Wherein, by the automatic program identification PE file of writing and the file attribute information that extracts described PE class file.File attribute information comprises: the size of file structure, compiler information, file, version information, digital signature, code segment CRC, import and export table CRC, Section CRC, additional data skew, Tls value, icon CRC, author's translation and compiling environment, the regular step of making CRC and description.
And, in the rule set the corresponding attributive character of the file of each type of pre-save comprise following one of at least: file structure, compiler information, version information, digital signature, code segment CRC, import and export table CRC, Section CRC, additional data skew, Tls value, icon, the regular step of making CRC and description.
Wherein, file to be determined can be portable and executable file (PE file).
Technique scheme of the present invention can be passed through CRC rule judgment file type, not only can grab black sample (malicious file), can also grab sample trusty (ordinary file).In addition, the application's scheme can adopt code segment CRC, import and export table CRC, Section CRC, make the attributive character such as CRC rule step and description and judge file type as foundation, because the CRC of same type can access identical crc value after calculating, by crc value carry out than scheme to having higher accuracy, therefore, this employing CRC rule is carried out the definite scheme of file type and can be eliminated the possibility of wrong report (to unknown sample, if this sample is popular, for code segment CRC, import and export table CRC, Section CRC can sort respectively, can check this sample).After adopting the CRC rule, can initiatively find popular black sample and sample trusty, thereby solve first most popular sample.For example, if in the TOP tabulation, find virus, illustrate popular recently; If find file trusty, so this class software is popular recently, and current list trusty is not yet collected.In addition, all historical sample of flyback are put accurate rank with the sample of omitting in history automatically.As long as meet rule for emerging sample, automatically put rank without the analyst, reduce and improve real-time when analyzing pressure.

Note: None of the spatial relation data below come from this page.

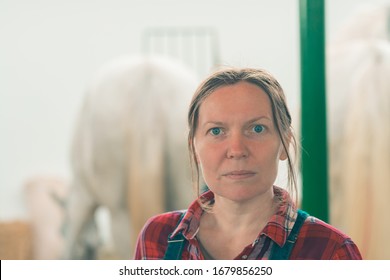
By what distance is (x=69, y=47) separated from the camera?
5.96 ft

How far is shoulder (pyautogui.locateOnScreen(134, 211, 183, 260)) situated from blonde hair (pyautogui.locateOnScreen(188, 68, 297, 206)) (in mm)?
131

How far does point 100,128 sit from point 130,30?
28 centimetres

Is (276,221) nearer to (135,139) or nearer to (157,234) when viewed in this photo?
(157,234)

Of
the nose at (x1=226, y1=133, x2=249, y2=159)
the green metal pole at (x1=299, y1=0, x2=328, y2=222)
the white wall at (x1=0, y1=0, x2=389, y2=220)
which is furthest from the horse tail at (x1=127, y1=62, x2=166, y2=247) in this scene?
the nose at (x1=226, y1=133, x2=249, y2=159)

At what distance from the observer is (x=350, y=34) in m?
1.85

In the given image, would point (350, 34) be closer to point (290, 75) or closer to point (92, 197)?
point (290, 75)

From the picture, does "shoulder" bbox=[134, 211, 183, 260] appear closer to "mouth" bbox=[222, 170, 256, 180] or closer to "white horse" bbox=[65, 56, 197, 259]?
"mouth" bbox=[222, 170, 256, 180]

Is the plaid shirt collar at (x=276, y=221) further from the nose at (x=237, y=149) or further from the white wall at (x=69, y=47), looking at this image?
the white wall at (x=69, y=47)

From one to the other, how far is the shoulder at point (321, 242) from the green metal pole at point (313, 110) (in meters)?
0.17

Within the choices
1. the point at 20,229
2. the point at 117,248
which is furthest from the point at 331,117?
the point at 20,229

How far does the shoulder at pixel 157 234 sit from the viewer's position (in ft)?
4.31

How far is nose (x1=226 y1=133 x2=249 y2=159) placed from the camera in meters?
1.33

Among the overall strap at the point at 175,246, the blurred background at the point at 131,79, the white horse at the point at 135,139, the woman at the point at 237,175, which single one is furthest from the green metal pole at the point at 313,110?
the white horse at the point at 135,139

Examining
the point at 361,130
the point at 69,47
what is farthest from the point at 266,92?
the point at 69,47
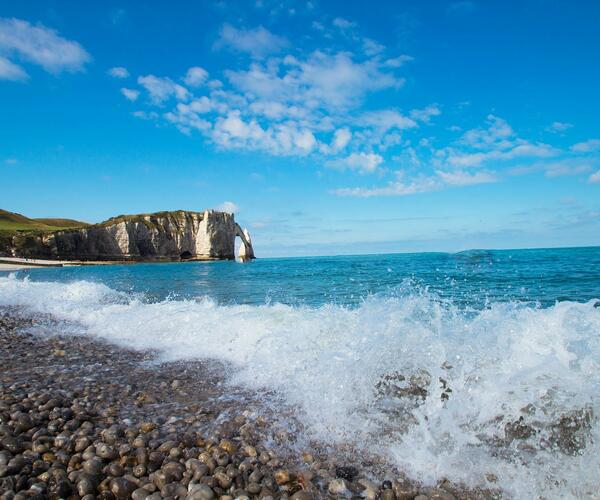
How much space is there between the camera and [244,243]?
410 ft

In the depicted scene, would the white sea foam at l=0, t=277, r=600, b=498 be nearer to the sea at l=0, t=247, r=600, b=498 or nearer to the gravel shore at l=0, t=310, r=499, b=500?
→ the sea at l=0, t=247, r=600, b=498

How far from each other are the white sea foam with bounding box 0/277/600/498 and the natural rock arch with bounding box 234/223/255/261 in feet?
371

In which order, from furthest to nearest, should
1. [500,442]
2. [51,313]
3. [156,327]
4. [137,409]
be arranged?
[51,313], [156,327], [137,409], [500,442]

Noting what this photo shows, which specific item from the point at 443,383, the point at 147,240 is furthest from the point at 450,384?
the point at 147,240

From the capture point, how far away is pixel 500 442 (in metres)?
4.71

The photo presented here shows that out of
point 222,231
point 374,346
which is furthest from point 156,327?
point 222,231

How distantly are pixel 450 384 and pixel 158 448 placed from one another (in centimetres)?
438

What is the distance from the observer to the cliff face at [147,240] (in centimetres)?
9919

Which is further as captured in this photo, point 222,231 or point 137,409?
point 222,231

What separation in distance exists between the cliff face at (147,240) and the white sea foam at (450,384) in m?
106

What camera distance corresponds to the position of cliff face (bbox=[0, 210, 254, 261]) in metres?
99.2

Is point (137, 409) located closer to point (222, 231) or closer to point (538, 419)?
point (538, 419)

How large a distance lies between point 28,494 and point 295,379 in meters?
4.19

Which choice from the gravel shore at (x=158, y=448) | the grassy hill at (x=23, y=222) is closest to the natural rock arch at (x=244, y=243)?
the grassy hill at (x=23, y=222)
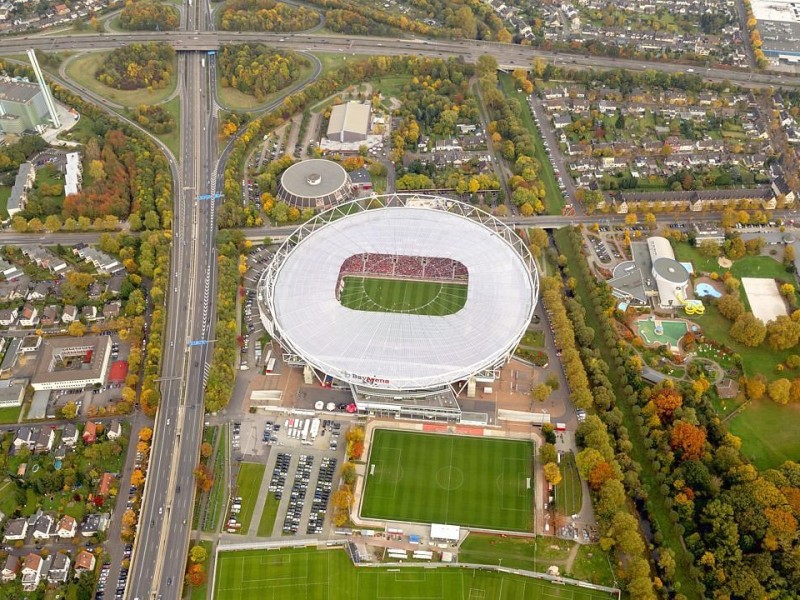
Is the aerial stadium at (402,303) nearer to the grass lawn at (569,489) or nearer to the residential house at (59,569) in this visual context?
the grass lawn at (569,489)

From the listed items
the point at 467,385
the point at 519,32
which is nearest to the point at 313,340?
the point at 467,385

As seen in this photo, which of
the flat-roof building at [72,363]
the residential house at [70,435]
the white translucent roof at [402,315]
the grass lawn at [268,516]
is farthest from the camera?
the flat-roof building at [72,363]

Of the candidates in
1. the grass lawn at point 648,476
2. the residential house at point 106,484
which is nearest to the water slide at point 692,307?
the grass lawn at point 648,476

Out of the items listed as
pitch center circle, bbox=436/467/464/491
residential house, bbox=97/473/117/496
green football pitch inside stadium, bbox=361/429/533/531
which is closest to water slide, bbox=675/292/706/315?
green football pitch inside stadium, bbox=361/429/533/531

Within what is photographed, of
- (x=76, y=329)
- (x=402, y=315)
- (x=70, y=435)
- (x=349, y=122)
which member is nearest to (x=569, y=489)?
(x=402, y=315)

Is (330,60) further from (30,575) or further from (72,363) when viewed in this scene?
(30,575)

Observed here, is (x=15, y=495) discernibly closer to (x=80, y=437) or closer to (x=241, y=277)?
(x=80, y=437)
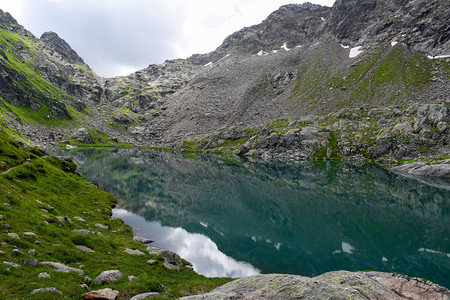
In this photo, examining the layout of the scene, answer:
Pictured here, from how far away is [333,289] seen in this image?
10516 mm

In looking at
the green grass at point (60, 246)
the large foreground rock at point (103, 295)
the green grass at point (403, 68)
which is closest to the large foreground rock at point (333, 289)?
the green grass at point (60, 246)

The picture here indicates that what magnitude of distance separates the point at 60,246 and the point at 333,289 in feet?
65.0

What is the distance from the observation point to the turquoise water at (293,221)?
3200 centimetres

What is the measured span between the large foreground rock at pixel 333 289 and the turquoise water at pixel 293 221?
17430 mm

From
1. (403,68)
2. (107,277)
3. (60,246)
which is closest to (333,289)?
(107,277)

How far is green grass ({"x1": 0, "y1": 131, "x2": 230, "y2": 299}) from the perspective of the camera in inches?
531

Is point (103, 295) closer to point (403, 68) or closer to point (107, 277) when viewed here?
point (107, 277)

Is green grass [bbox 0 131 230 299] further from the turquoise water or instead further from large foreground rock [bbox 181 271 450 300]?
the turquoise water

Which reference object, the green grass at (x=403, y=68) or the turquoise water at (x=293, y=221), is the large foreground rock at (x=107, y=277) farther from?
→ the green grass at (x=403, y=68)

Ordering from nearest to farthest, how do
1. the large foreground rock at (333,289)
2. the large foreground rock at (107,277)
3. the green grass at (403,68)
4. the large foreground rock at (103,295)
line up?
the large foreground rock at (333,289) → the large foreground rock at (103,295) → the large foreground rock at (107,277) → the green grass at (403,68)

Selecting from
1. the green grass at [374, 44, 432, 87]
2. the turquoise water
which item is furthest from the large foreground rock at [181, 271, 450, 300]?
the green grass at [374, 44, 432, 87]

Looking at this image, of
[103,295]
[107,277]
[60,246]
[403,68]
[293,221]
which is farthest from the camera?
[403,68]

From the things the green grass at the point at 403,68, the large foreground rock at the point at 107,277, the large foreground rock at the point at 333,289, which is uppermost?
the green grass at the point at 403,68

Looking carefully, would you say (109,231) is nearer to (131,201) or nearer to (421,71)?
(131,201)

The realization of the solution of the present invention can be tabulated by means of TOP, TOP tabulation be according to the number of samples of some characteristic matching and by the users to trust total degree of all MD5 make from many to few sorted lists.From many popularity orderings that are equivalent to sample to few ordering.
Automatically the flyback historical sample is that (for example, every night) hit all samples of rule and automatically put appropriate level by all existing historical sample of strictly all rules flyback of having carried of flyback module at the appointed time.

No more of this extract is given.